Abstract
The genes that contribute to the genetic susceptibility to chronic obstructive pulmonary disease (COPD) remain largely unknown. We hypothesized that widely divergent rates of decline in lung function in smokers would be a robust phenotype for detection of genes that contribute to COPD severity. We selected 283 rapid decliners ( Δ FEV1 = − 154 ± 3 ml/yr) and 308 nondecliners ( Δ FEV1 = + 15 ± 2 ml/yr) from among smokers followed for 5 yr in the NHLBI Lung Health Study. Rapid decline of FEV1 was associated with the MZ genotype of the α1-antitrypsin gene (odds ratio [OR] = 2.8, p = 0.03). This association was stronger for a combination of a family history of COPD with MZ (OR = 9.7, p = 0.03). These data suggest that the MZ genotype results in an increased rate of decline in lung function and interacts with other familial factors. Haplotype frequencies of the microsomal epoxide hydrolase (mEH) gene were significantly different between rapid decliners and nondecliners (p = 0.03). A combination of a family history of COPD with homozygosity for the His113/His139 mEH haplotype was also associated with rapid decline of lung function (OR = 4.9, p = 0.04). The α1-antitrypsin S and 3 ′ polymorphisms, vitamin D-binding protein isoforms, and tumor necrosis factor (TNF- α G-308A and TNF- β A252G) polymorphisms were not associated with rate of decline of lung function.
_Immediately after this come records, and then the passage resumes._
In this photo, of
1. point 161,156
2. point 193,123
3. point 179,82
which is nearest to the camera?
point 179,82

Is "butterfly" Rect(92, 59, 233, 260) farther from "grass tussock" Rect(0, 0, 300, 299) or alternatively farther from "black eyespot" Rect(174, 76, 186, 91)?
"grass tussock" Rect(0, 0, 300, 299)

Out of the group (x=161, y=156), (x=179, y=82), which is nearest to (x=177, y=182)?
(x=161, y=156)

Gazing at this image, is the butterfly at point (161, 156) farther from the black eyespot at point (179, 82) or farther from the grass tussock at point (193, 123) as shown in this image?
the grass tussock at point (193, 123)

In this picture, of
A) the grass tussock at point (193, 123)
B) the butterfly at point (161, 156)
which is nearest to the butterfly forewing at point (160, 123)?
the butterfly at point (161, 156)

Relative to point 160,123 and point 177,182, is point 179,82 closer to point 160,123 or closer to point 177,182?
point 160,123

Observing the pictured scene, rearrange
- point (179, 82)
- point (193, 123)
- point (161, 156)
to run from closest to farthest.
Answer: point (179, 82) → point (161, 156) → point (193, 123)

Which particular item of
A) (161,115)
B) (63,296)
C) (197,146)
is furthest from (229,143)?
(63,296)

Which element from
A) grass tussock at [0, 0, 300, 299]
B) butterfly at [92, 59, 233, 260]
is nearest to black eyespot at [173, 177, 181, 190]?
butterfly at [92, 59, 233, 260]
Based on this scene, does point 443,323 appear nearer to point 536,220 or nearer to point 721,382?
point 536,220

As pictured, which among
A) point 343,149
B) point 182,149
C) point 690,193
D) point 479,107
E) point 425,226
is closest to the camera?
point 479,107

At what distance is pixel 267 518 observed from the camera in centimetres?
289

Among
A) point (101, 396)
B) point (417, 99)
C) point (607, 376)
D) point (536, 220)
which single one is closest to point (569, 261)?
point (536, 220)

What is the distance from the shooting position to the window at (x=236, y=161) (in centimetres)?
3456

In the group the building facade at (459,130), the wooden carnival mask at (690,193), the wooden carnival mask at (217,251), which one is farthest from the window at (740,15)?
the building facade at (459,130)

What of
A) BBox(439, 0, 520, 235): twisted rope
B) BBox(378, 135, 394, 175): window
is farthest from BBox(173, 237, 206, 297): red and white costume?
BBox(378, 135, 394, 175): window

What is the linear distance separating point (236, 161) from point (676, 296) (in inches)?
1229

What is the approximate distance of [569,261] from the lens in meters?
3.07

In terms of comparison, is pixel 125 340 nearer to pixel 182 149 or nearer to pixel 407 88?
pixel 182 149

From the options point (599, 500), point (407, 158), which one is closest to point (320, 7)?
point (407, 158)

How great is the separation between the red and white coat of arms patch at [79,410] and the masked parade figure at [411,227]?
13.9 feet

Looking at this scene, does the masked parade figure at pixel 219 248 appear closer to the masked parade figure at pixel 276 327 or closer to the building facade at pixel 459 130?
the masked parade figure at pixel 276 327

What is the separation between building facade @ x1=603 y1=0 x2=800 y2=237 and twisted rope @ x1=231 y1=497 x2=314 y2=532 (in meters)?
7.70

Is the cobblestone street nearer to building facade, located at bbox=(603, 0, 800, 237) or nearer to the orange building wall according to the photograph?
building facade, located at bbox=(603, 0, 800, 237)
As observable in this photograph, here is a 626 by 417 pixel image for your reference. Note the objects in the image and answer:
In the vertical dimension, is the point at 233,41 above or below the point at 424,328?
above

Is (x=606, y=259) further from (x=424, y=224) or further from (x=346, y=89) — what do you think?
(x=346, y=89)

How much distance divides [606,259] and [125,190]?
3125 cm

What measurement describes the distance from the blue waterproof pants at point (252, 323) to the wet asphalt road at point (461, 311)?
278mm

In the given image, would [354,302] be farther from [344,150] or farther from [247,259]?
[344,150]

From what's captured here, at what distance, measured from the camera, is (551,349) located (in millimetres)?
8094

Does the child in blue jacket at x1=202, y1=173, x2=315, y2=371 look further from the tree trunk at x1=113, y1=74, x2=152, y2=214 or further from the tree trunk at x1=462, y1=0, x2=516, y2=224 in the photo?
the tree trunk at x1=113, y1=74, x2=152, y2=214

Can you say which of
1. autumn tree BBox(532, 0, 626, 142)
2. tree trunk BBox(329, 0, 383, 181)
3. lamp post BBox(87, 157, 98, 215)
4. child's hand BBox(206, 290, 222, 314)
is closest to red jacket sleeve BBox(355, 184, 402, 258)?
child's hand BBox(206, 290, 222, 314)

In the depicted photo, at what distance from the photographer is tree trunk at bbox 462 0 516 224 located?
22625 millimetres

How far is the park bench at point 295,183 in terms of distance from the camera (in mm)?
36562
Chronic obstructive pulmonary disease (COPD) is a major cause of morbidity and mortality worldwide. In a recent review of the global burden of human illness COPD ranked twelfth as a cause of lost quantity and quality of life and was projected to rank fifth by the year 2020 (1). Cigarette smoking is the major risk factor, but only 10–20% of smokers develop symptomatic COPD (2) and differences in cigarette smoke exposure account for only ∼ 15% of the variation in lung function (3). Family (4) and twin studies (5) have shown that COPD is a complex genetic disease.
COPD is characterized by decreased expiratory flow rates, increased pulmonary resistance, hyperinflation, and abnormal gas exchange. The disease is caused by proteolytic destruction of the lung parenchyma resulting in emphysema and loss of lung elastic recoil, as well as by inflammatory narrowing of peripheral airways. Typically, both pathophysiological processes are found in individual patients with COPD although one may predominate.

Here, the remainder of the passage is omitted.